The Commissioners and other public officials are prohibited from influencing and interfering with the activities of the Commissioner in Charge of the Prevention of Torture, and the Commissioner shall submit and publish the Report of the Prevention of Torture to the Standing Committee of Legal Affairs of the Parliament within the first quarter of every year.

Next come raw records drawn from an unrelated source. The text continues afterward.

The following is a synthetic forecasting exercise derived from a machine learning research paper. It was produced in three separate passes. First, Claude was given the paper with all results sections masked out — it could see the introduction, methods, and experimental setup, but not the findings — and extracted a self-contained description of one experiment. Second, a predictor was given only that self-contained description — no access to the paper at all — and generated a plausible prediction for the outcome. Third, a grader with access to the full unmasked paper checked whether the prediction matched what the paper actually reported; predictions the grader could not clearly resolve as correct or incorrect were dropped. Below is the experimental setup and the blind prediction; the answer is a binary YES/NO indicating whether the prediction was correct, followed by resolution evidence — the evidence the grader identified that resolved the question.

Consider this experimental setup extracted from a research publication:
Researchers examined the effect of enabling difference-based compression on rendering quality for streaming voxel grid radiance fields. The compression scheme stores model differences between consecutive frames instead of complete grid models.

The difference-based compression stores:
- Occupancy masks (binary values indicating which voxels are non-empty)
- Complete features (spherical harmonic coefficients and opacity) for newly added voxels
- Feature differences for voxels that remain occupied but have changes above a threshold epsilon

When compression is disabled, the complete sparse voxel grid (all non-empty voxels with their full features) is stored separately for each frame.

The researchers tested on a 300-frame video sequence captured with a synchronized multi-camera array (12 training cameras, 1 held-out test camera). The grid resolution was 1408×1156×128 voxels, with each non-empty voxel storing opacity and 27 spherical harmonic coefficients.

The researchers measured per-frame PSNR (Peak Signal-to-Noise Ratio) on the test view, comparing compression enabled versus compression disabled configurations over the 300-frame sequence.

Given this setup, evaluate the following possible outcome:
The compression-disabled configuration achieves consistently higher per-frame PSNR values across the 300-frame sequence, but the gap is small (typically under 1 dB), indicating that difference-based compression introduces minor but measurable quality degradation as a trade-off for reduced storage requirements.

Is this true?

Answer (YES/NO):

===The Powers of the Commissioner in charge of the prevention of torture===
The Commissioner exercises the following powers in preventing torture and other cruel, inhuman, or degrading treatment or punishment:
- Accesses and conducts inquiries in all places and at any time;
- Delivers recommendations and comments on whether draft laws or decisions of governmental organizations conform with the principle of prevention of torture;
- Acquires all kinds of information relating to a person whose freedoms are limited;
- To be provided security while working at all places;
- Documents conditions of all places using hardware;
- Transfers cases with elements of torture to the relevant competent authority;
- Collaborates with non-profit legal entities and other organizations for prevention of torture, mutual information exchange, and regularly inform the public;
- Represents national preventive mechanism abroad and at home;
- Appoints and dismisses the head of the torture prevention unit;
- Deals with torture prevention unit’s internal arrangements, and;
- Adopts torture prevention unit’s internal regulations.

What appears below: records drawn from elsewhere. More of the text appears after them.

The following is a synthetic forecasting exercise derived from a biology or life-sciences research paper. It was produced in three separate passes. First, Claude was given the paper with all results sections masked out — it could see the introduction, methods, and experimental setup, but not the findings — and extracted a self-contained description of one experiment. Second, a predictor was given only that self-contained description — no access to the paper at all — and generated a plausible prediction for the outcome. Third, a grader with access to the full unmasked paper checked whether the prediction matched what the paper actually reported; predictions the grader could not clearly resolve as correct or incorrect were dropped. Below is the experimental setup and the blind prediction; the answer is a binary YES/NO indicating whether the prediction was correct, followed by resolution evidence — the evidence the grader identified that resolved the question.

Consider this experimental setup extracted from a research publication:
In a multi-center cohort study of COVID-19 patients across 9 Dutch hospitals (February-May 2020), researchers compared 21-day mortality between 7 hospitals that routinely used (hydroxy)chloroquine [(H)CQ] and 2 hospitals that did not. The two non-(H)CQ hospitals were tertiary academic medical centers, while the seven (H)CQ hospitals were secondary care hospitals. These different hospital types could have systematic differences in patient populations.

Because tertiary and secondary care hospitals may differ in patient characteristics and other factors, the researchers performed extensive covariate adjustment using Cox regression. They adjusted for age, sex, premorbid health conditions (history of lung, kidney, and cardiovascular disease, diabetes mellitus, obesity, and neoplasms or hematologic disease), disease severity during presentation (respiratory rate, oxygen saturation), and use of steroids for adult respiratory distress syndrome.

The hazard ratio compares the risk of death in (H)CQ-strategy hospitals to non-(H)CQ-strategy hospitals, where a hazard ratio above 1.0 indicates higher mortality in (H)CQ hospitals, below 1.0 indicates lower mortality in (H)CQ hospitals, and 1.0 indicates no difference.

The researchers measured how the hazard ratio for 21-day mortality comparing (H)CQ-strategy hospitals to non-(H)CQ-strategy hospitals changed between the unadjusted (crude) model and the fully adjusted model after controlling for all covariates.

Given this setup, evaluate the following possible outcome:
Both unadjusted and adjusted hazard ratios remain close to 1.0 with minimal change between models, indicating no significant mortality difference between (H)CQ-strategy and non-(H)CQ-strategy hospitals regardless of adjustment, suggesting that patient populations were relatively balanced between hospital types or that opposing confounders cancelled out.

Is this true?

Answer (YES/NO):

The following functioning of the Commissioner in charge prevention of torture:
- Conducts inquiries to study any forms of limitation of human rights and freedoms or reasons and conditions of the system which creates torture in all places without any voluntary movement of the person;
- describe the harmful effects of torture to the public and raise awareness on the right to be free from torture to public officers and citizens;
- Conducts research on the prevention of torture, prepares books, informational materials, curriculum, and handbooks, and involves nonprofit organizations in which, and;
- Engages regularly with media on the prevention of torture.

==Secretariat==

Under to the Law on the National Human Rights Commission of Mongolia, the Commission has a Secretariat. The Secretariat of the Commission was established on 20 February 2001. The rules and regulations of the Secretariat are adopted by the Chief Commissioner, and the staff and salary fund are included in the budget approved by the Parliament of Mongolia.

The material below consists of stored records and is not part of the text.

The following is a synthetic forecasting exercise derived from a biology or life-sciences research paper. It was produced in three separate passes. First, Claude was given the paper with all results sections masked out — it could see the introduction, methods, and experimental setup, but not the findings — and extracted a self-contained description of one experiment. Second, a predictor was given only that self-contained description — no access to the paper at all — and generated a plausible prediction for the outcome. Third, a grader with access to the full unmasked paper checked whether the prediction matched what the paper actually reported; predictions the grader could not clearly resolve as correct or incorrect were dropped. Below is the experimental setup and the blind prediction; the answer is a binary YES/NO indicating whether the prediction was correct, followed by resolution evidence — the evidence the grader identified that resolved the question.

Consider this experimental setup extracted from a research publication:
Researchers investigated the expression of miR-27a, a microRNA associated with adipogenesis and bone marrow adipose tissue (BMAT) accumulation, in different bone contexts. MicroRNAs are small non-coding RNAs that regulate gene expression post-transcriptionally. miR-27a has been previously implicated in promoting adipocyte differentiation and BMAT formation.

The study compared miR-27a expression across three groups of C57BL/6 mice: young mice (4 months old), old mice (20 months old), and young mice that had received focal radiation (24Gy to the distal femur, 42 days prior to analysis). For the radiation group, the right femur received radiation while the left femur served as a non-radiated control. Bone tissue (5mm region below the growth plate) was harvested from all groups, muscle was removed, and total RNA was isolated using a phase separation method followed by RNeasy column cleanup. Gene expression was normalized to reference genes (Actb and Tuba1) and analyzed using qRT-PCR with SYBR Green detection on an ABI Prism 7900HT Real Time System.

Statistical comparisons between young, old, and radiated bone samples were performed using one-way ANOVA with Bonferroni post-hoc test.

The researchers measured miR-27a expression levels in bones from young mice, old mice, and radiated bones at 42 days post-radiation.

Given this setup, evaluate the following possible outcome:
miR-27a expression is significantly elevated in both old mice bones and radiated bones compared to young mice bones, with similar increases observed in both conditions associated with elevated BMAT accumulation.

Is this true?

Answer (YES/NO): NO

Staff members of the Secretariat are civil administrative servants. The Secretariat primarily aims at providing professional and methodological assistance to the Commissioners to exercise their powers.

==Civil society board==
The Commission has the Civil society board to support its activities. The Board has pluralistic members from human rights nonprofit organizations, lecturers, and researchers from academic institutions and universities.